### Objective
Retype the rows below verbatim, from the line containing "What spatial distance" through the line containing "4. (288,194)", including both of those lines.

### Spatial questions tied to pictures
_____

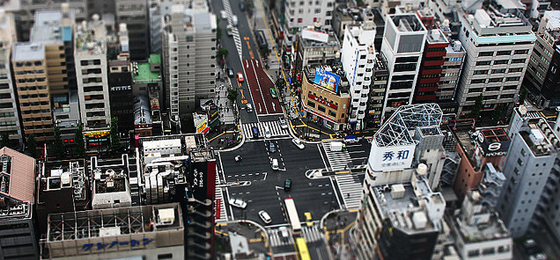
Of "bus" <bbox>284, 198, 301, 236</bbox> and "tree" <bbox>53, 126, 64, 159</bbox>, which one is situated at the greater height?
"tree" <bbox>53, 126, 64, 159</bbox>

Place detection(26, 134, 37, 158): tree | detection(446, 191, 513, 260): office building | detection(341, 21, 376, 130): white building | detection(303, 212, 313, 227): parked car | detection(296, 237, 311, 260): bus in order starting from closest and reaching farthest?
detection(446, 191, 513, 260): office building → detection(296, 237, 311, 260): bus → detection(303, 212, 313, 227): parked car → detection(26, 134, 37, 158): tree → detection(341, 21, 376, 130): white building

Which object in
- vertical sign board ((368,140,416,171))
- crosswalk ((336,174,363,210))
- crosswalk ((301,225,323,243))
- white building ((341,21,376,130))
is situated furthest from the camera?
white building ((341,21,376,130))

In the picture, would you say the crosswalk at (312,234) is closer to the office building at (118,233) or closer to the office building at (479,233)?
the office building at (118,233)

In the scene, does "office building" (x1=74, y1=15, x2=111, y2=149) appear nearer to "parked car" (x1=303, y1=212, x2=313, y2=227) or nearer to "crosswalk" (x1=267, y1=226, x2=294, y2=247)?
"crosswalk" (x1=267, y1=226, x2=294, y2=247)

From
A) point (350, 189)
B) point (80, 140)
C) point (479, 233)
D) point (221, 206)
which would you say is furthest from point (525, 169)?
point (80, 140)

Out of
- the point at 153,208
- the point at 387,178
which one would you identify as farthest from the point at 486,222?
the point at 153,208

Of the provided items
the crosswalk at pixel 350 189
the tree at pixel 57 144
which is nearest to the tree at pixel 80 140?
the tree at pixel 57 144

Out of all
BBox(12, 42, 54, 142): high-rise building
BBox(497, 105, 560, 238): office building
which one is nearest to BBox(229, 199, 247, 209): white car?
BBox(12, 42, 54, 142): high-rise building

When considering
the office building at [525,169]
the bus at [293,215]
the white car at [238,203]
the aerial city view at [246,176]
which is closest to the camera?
the aerial city view at [246,176]
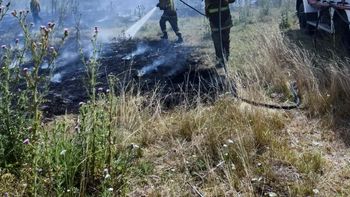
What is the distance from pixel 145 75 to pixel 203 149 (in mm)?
3141

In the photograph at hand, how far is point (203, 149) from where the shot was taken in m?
3.49

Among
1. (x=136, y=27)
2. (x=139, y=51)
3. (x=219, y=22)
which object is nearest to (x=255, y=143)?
(x=219, y=22)

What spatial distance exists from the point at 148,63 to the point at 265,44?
81.5 inches

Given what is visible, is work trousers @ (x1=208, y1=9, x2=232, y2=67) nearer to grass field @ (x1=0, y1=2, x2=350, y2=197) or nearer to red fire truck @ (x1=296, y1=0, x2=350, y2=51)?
red fire truck @ (x1=296, y1=0, x2=350, y2=51)

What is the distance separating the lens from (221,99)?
14.5 ft

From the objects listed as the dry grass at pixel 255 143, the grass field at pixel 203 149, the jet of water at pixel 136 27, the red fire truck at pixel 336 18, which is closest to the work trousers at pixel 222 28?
the red fire truck at pixel 336 18

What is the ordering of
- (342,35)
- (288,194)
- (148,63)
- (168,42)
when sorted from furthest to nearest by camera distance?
1. (168,42)
2. (148,63)
3. (342,35)
4. (288,194)

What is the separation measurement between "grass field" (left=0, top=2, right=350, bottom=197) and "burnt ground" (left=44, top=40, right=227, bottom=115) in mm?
516

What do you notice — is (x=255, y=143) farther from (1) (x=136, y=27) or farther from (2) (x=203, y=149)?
(1) (x=136, y=27)

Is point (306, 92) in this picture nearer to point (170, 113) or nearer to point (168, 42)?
point (170, 113)

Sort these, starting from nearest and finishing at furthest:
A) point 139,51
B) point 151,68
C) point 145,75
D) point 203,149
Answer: point 203,149 → point 145,75 → point 151,68 → point 139,51

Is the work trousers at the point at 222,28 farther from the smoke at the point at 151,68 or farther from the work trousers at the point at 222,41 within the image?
the smoke at the point at 151,68

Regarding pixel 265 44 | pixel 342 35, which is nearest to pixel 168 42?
pixel 265 44

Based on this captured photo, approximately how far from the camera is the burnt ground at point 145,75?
17.1 feet
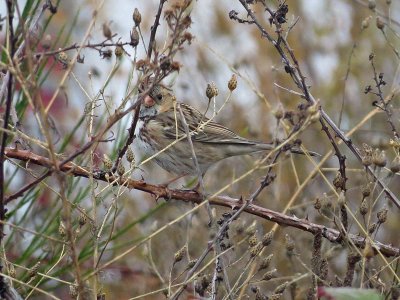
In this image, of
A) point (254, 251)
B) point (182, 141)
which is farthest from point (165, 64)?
point (182, 141)

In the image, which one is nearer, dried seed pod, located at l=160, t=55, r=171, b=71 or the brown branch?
dried seed pod, located at l=160, t=55, r=171, b=71

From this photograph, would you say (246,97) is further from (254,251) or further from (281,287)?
(281,287)

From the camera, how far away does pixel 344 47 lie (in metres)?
7.22

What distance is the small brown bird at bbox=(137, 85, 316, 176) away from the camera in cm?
468

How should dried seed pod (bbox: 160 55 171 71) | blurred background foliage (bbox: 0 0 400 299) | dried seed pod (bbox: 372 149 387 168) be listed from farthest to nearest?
blurred background foliage (bbox: 0 0 400 299) < dried seed pod (bbox: 372 149 387 168) < dried seed pod (bbox: 160 55 171 71)

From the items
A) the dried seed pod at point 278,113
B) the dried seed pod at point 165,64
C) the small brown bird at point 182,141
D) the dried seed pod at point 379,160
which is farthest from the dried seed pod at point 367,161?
the small brown bird at point 182,141

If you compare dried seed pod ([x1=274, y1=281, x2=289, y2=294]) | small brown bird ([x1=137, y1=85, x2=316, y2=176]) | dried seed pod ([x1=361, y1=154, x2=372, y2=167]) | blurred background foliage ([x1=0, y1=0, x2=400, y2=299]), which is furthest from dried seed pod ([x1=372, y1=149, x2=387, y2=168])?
blurred background foliage ([x1=0, y1=0, x2=400, y2=299])

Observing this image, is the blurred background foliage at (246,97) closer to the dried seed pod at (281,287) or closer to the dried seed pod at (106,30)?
the dried seed pod at (281,287)

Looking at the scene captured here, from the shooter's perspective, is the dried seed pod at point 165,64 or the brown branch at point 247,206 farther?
the brown branch at point 247,206

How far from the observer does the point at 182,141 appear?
4.92 meters

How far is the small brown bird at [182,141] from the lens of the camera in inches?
184

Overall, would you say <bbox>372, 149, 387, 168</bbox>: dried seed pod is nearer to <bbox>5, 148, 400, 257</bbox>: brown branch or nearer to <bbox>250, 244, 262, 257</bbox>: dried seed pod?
<bbox>5, 148, 400, 257</bbox>: brown branch

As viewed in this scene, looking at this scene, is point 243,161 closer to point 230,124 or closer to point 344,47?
point 230,124

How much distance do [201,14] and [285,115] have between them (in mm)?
5000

_____

### Full response
What spatial distance exists from the point at 148,63 to the point at 265,44?
81.5 inches

Given what is visible, is work trousers @ (x1=208, y1=9, x2=232, y2=67) nearer to grass field @ (x1=0, y1=2, x2=350, y2=197) or nearer to red fire truck @ (x1=296, y1=0, x2=350, y2=51)?
red fire truck @ (x1=296, y1=0, x2=350, y2=51)

What is the distance separating the lens from (221,99)?
14.5 ft

From the objects listed as the dry grass at pixel 255 143, the grass field at pixel 203 149, the jet of water at pixel 136 27, the red fire truck at pixel 336 18, which is closest to the work trousers at pixel 222 28?
the red fire truck at pixel 336 18

What is the ordering of
- (342,35)
- (288,194)
- (148,63)
- (168,42)
when sorted from furthest to nearest by camera distance?
1. (168,42)
2. (148,63)
3. (342,35)
4. (288,194)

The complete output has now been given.